◆ EXCERPTED TEXT
###
As creative types, we tend to avoid structures that are too formal or guidelines that are too rigid to allow us to set free our creative energies and the energies of the writers and artists who work with us. But as editors, we often are forced to commit to a plan--deadlines must be set, assignments given, design grids followed. We console ourselves with the knowledge that the plan is flexible--stories will fall through, art will not work out, and there's always the next issue, which will allow us to scrap the plan altogether in favor of another, short-lived one.

Besides, who has time to plan anyway? We are too busy doing our jobs to plan how we could do them more efficiently. The mere mention of vision statements and strategic plans sends us scurrying to our keyboard, frantically typing an S.O.S. to any URMAn who will listen. I feel your anguish. I understand your hesitation. When my new vice president announced in September that he would hold a month-long series of retreats, the end result of which would be a strategic plan "a matrix " for the division, I grumbled, scuffed my feet and fired off a plea for help on the listserv.

I entered reluctantly into the process, putting it off as long as I could. But being an editor, I am sensitive to deadlines. And being a grown-up, I will admit when I am wrong. And I was wrong about this planning business. That's not to say I found the experience enjoyable. But I did find it educational and empowering. By allowing me to write my own strategic plan, my vice president gave me control of my office's destiny. I was able to set realistic goals, offer up expansions and modifications of existing services that I felt were appropriate, and define a measurement system I knew we could follow without the aid of bean counters, or at least without a fleet of them.
###
Rewrite the part of the strategic planning text between "As creative types, we" and "another, short-lived one.", inclusive, with "editors" changed to "publishers".

◆ DATA FOR REVIEW
###
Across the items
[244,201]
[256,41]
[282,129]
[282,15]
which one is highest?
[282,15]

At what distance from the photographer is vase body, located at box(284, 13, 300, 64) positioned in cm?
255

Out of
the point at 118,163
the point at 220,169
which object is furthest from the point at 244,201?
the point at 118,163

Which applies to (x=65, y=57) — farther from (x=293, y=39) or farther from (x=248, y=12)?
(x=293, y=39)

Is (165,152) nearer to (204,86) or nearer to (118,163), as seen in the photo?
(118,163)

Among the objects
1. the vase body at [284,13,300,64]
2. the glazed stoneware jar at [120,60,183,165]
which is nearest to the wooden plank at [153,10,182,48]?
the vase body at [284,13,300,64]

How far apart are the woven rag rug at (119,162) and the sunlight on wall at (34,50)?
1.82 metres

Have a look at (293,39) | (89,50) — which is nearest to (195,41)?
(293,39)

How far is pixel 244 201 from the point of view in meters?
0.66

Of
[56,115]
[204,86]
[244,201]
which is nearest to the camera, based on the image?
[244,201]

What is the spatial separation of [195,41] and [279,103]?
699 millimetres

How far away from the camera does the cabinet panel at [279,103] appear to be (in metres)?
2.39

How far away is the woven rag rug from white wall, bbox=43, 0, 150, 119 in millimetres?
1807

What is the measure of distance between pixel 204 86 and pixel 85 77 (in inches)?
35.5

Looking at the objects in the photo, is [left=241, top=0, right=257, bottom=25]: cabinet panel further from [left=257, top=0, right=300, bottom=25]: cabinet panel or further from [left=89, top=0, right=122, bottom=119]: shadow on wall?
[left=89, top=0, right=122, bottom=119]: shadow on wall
###
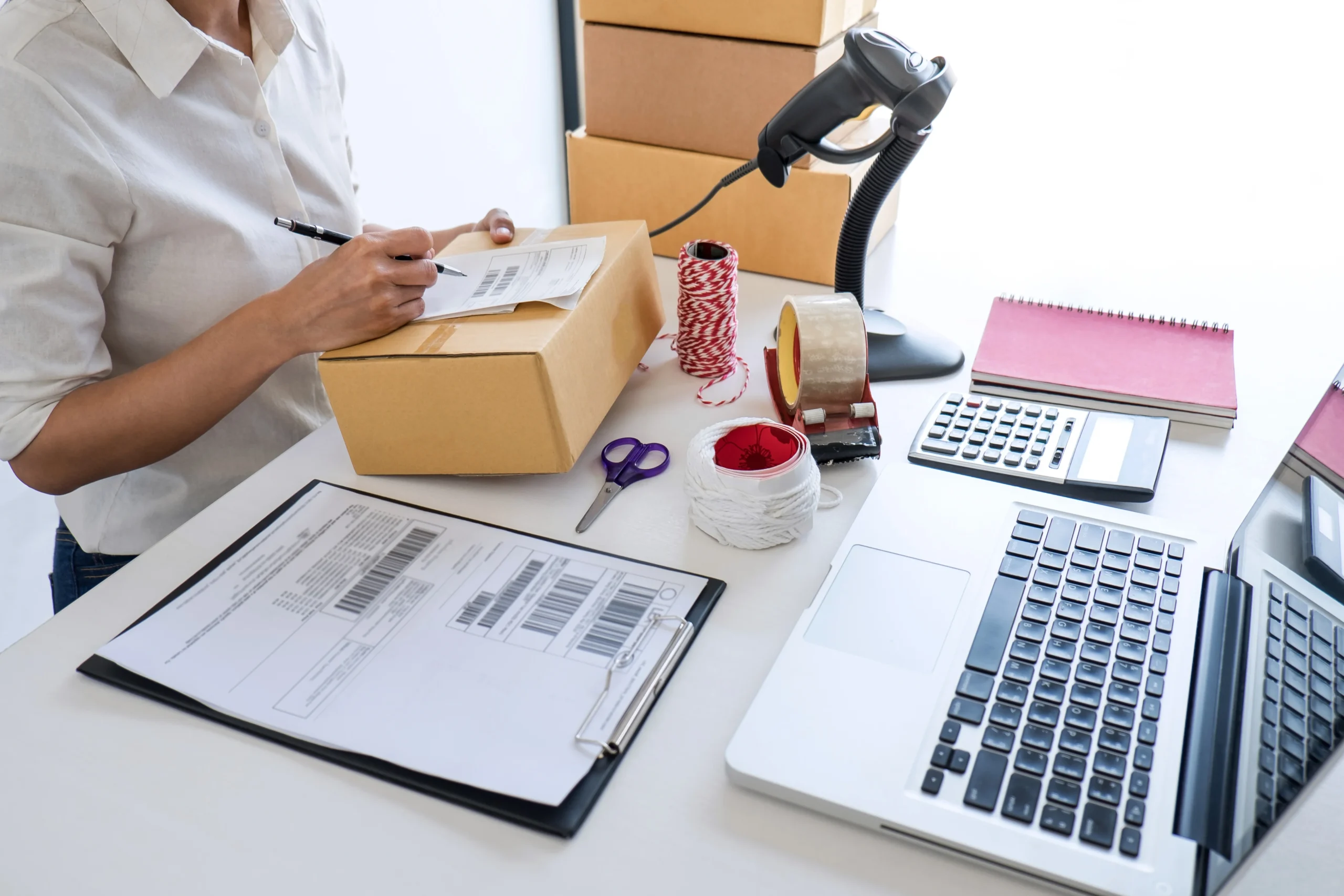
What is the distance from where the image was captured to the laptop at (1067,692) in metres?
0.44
###
◆ RESPONSE BOX
As creative types, we tend to avoid structures that are too formal or guidelines that are too rigid to allow us to set free our creative energies and the energies of the writers and artists who work with us. But as publishers, we often are forced to commit to a plan--deadlines must be set, assignments given, design grids followed. We console ourselves with the knowledge that the plan is flexible--stories will fall through, art will not work out, and there's always the next issue, which will allow us to scrap the plan altogether in favor of another, short-lived one.